Some of you may know that the UK Aquatic Plant Society had their debut public outing at the Festival of Fishkeeping recently.

It's Europe's biggest aquatic hobbyist event with over 6000 visitors over a weekend. Highlights are showing fish including koi and discus. Interestingly the 'Supreme Champion' prize was won by a whopping Celestial Pearl Danio.

I'd like to think it was a successful event for UKAPS, and we certainly achieved our primary goal of increasing the awareness of the UK planted tank and aquascaping scene.

Highlights for me were chatting with the public and sharing my passion for all thing planted tank related. I talked with anyone and everyone from 6 year-old children to 85 year-old veterans.

I was amazed to see how much interest we generated, a reflection I'd like to think of our enthusiasm and dare I say, professionalism.

Being filmed in front of a sizeable audience was in interesting experience too. Especially after 4 hours sleep and too much beer&#8230; Look out for the DVD soon!

All the aquascapes were done 'off-the-cuff' with no real planning, as was my presentation and commentary.

There are too many people to thank but those who did know who they are, so thanks!

Roll on the Festival of Fishkeeping 2008.

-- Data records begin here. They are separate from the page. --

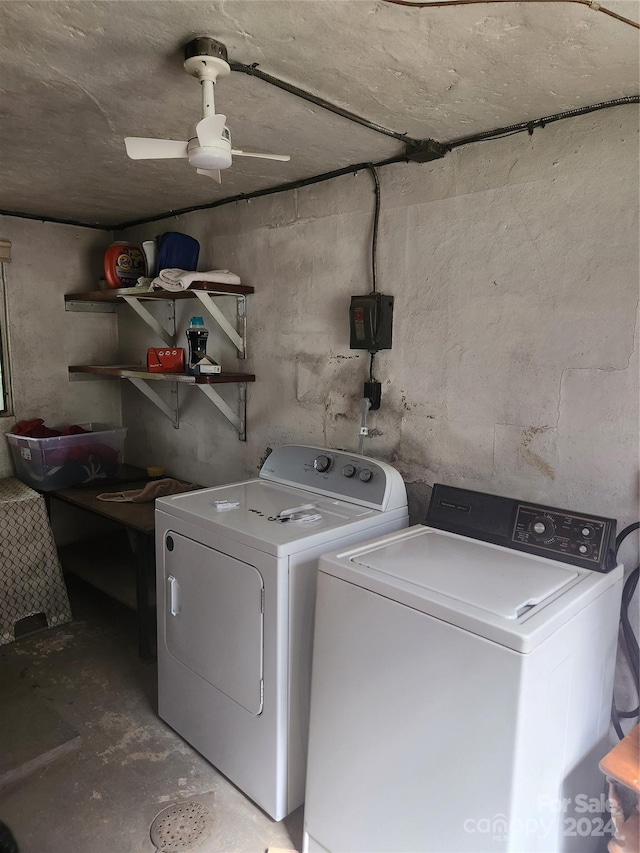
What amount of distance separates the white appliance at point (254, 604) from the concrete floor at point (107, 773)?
0.08m

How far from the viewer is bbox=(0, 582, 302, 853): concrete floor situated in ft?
5.84

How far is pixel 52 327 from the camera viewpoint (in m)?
3.46

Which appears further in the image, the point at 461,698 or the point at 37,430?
the point at 37,430

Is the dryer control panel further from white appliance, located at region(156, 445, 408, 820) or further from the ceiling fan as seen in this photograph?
the ceiling fan

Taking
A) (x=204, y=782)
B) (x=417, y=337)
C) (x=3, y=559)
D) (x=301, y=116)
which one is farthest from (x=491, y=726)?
(x=3, y=559)

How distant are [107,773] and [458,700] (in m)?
1.46

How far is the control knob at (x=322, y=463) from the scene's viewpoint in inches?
88.7

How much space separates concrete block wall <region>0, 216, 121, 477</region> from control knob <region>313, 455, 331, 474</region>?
2.05 m

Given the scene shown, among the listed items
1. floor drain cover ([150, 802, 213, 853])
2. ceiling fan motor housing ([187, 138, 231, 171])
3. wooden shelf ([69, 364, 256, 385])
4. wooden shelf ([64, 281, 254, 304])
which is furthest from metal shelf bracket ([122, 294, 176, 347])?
floor drain cover ([150, 802, 213, 853])

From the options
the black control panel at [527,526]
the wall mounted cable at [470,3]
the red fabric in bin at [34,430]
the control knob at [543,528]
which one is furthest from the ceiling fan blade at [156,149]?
the red fabric in bin at [34,430]

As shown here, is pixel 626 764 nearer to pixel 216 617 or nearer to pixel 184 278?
pixel 216 617

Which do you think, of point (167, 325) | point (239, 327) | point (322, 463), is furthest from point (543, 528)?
point (167, 325)

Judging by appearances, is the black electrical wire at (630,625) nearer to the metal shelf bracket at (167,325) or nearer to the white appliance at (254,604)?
the white appliance at (254,604)

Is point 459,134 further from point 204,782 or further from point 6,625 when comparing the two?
point 6,625
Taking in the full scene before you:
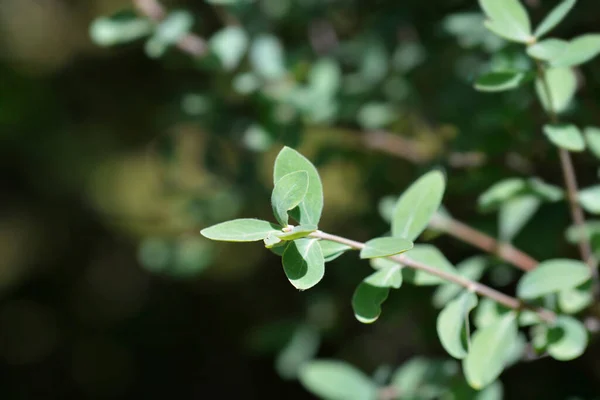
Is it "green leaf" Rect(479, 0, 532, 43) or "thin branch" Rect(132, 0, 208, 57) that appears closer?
"green leaf" Rect(479, 0, 532, 43)

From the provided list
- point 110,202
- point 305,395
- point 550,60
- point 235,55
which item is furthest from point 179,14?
point 305,395

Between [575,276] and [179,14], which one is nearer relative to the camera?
[575,276]

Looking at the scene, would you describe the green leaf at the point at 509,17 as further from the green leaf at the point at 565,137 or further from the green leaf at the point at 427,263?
the green leaf at the point at 427,263

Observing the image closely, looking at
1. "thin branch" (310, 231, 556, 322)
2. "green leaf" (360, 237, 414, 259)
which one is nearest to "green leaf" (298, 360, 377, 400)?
"thin branch" (310, 231, 556, 322)

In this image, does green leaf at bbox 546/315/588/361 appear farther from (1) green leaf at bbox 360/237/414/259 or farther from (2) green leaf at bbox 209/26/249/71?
(2) green leaf at bbox 209/26/249/71

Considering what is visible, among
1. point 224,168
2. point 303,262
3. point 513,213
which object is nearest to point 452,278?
point 303,262

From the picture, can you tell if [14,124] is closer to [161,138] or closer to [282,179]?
[161,138]

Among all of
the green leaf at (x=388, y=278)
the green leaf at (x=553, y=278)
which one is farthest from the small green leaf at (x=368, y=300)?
the green leaf at (x=553, y=278)
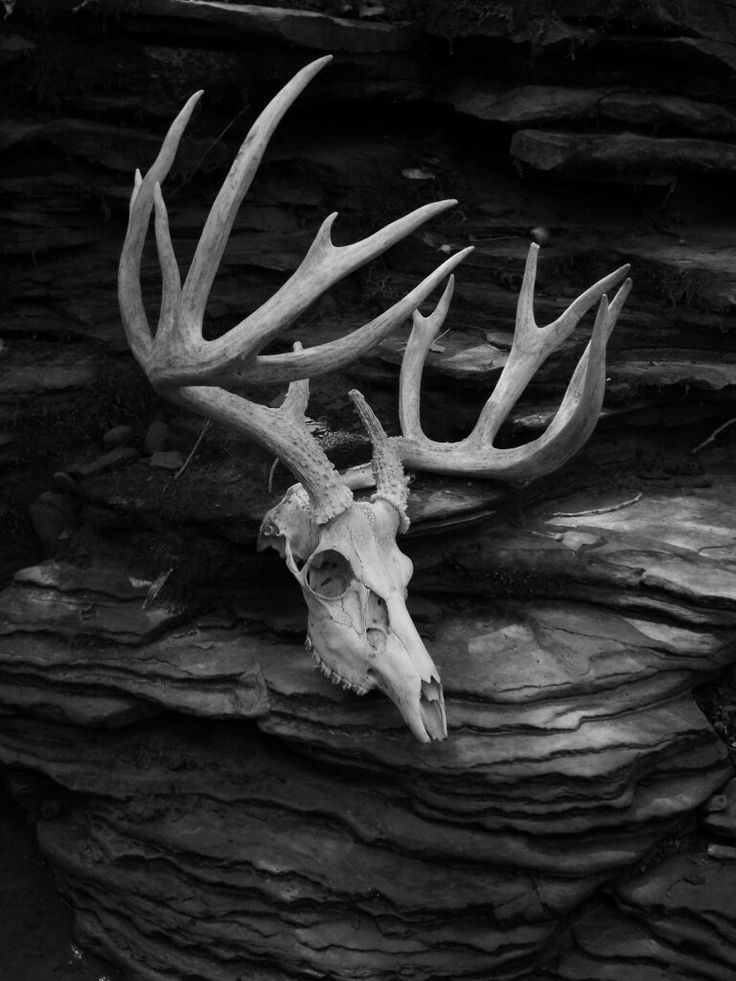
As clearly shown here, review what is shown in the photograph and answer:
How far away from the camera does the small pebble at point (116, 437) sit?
18.0ft

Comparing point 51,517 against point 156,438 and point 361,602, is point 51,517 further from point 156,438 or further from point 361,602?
point 361,602

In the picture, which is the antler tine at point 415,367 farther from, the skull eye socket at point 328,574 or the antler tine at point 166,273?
the antler tine at point 166,273

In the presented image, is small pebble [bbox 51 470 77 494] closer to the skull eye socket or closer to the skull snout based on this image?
the skull eye socket

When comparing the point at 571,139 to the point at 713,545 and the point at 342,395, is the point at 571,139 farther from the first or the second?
the point at 713,545

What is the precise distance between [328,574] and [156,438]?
65.8 inches

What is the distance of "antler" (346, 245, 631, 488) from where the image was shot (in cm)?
450

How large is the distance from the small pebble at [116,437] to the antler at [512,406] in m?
1.50

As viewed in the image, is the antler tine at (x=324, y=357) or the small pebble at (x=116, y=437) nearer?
the antler tine at (x=324, y=357)

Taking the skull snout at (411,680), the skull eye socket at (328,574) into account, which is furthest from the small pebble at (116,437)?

Friday night - 'The calm before the storm'


Saturday's live aquascaping display draws the crowds


Me, trying desperately to make aquascaping in milk look and sound interesting


Display tank - pre-background


Display tank - post-background, 24hrs after 'scaping.


A 'jaunty' angle


Close-up


(L-R) Graeme Edwards, Dan Crawford, and some geek with glasses&#8230;


Dan at work


PFK Deputy Editor, Jeremy Gay, chats with Dan and Graeme


Graeme Edwards 'scaping the pico using Light Pagoda rock from Aqua Essentials and plants from Plants Alive


Full pico shot


UKAPS entry for Society Furnished Aquaria Contest. We finished 3rd and lost to two "fish" tanks. We'll do better next year, but refuse to 'sell-out' to gawdy fish&#8230;


Thanks to our sponsors&#8230;


----------



## hooha (Apr 21, 2005)

very nice job. Good to see the hobby getting more exposure!


----------



## Mellonman (Nov 2, 2005)

Good job George, I really like the aquascape you made...

... and the pictures on the background of the stand are nice


----------



## MARIMOBALL (Jun 20, 2007)

Looks like it was a lot of fun. Wish we had something like this here in the states.


----------